- Exercise requirements:
1) List the roles that the investors' rights agreement names as included, without limitation, in the definition of "Affiliate."
2) In the investors' rights agreement, on what date was the Prior Agreement dated?
3) From the investors' rights agreement, reproduce the part that opens with the words containing "NOW, THEREFORE, the" and closes with "with, such Person.", swapping in "Contract" wherever "Agreement" appears.

- Document extract:
════════

AMENDED AND RESTATED INVESTORS’ RIGHTS AGREEMENT
THIS AMENDED AND RESTATED INVESTORS’ RIGHTS AGREEMENT (as may be amended, restated, supplemented or modified from time to time in accordance herewith, this “Agreement”), is made as of the 6th day of April, 2022, by and among Dianthus Therapeutics, Inc., a Delaware corporation (the “Company”), each of the investors listed on Schedule A hereto, each of which is referred to in this Agreement as an “Investor”, and each of the stockholders listed on Schedule B hereto, each of whom is referred to herein as a “Key Holder”.
RECITALS
WHEREAS, the Company and certain of the Investors are parties to that certain Series A Preferred Stock Purchase Agreement of even date herewith (the “Purchase Agreement”);
WHEREAS, the Company and certain of the Investors (the “Existing Investors”) are parties to that certain Amended and Restated Investors’ Rights Agreement dated May 26, 2021 (the “Prior Agreement”);
WHEREAS, the Company and the Investors, including those party to the Prior Agreement, desire to amend and restate the Prior Agreement in its entirety and to accept the rights created pursuant to this Agreement in lieu of the rights granted to them under the Prior Agreement;
WHEREAS, the Existing Investors are holders of a majority of the Registrable Securities (as defined in the Prior Agreement) of the Company, and desire to amend and restate the Prior Agreement in its entirety to accept the rights created pursuant to this Agreement in lieu of the rights granted to them under the Prior Agreement; and
WHEREAS, in order to induce certain Investors to invest funds in the Company pursuant to the Purchase Agreement, the Investors and the Company hereby agree that this Agreement shall govern the rights of the Investors to cause the Company to register shares of Common Stock issuable to the Investors, to receive certain information from the Company, and to participate in future equity offerings by the Company, and shall govern certain other matters as set forth in this Agreement.
NOW, THEREFORE, the parties hereby agree to amend and restate the Prior Agreement in its entirety as set forth herein, and the parties hereto further agree as follows:
1. Definitions. For purposes of this Agreement:
1.1 “5AM Ventures” means 5AM Ventures VII L.P. and 5AM Opportunities II, L.P.
1.2 “Affiliate” means, with respect to any specified Person, any other Person who, directly or indirectly, controls, is controlled by, or is under common control with such Person, including without limitation any general partner, managing member, officer, director or trustee of such Person, or any venture capital fund, registered investment company or other investment fund now or hereafter existing that is controlled by one or more general partners, managing members or investment adviser of, or shares the same management company or investment adviser with, such Person.

════════

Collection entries
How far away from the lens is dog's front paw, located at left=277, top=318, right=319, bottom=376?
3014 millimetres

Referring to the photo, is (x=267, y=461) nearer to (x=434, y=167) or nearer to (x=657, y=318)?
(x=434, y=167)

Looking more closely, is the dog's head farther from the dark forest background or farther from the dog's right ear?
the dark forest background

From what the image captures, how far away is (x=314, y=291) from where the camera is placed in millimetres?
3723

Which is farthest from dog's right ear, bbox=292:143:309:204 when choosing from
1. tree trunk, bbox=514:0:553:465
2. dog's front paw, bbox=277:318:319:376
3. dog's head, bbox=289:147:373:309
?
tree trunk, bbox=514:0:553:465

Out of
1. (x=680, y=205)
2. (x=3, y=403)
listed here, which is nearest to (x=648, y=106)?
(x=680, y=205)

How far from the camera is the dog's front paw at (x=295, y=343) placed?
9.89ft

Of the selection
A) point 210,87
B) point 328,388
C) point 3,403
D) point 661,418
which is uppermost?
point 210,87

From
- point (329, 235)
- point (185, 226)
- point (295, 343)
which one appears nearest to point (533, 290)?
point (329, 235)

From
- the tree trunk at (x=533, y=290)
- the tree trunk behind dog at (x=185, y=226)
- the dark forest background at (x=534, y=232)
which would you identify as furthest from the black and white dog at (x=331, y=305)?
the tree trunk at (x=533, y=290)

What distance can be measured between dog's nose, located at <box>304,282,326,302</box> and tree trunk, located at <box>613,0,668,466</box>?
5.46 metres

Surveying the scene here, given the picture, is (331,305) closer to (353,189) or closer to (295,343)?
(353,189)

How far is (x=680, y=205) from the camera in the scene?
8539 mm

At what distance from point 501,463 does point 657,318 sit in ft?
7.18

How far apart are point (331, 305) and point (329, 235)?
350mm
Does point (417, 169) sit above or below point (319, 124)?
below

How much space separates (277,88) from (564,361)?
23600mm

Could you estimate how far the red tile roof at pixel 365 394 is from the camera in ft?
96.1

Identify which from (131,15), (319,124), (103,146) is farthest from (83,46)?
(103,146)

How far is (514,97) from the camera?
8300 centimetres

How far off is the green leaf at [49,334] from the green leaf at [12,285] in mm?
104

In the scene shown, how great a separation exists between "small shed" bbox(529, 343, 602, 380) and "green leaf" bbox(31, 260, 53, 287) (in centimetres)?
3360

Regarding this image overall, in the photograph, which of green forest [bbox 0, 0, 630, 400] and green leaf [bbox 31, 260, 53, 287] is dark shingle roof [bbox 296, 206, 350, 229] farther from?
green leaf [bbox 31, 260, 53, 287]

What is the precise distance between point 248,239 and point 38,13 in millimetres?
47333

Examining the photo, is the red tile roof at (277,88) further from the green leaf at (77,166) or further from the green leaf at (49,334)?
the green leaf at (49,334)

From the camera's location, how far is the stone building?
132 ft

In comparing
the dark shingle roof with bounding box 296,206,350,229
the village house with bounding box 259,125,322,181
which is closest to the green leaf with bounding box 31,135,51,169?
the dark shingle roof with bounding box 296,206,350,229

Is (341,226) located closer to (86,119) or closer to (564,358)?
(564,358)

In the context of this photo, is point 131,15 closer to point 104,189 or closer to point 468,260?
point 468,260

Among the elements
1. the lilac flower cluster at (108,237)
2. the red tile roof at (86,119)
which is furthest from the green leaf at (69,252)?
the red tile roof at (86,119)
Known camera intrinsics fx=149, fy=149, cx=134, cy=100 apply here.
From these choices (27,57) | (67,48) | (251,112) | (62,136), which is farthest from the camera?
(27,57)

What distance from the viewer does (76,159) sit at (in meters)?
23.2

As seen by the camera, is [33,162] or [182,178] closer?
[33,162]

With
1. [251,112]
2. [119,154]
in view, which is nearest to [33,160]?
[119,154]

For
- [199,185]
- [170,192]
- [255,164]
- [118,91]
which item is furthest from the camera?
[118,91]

════════

- Task answers:
1) general partner, managing member, officer, director, trustee

2) May 26, 2021

3)
NOW, THEREFORE, the parties hereby agree to amend and restate the Prior Contract in its entirety as set forth herein, and the parties hereto further agree as follows:
1. Definitions. For purposes of this Contract:
1.1 “5AM Ventures” means 5AM Ventures VII L.P. and 5AM Opportunities II, L.P.
1.2 “Affiliate” means, with respect to any specified Person, any other Person who, directly or indirectly, controls, is controlled by, or is under common control with such Person, including without limitation any general partner, managing member, officer, director or trustee of such Person, or any venture capital fund, registered investment company or other investment fund now or hereafter existing that is controlled by one or more general partners, managing members or investment adviser of, or shares the same management company or investment adviser with, such Person.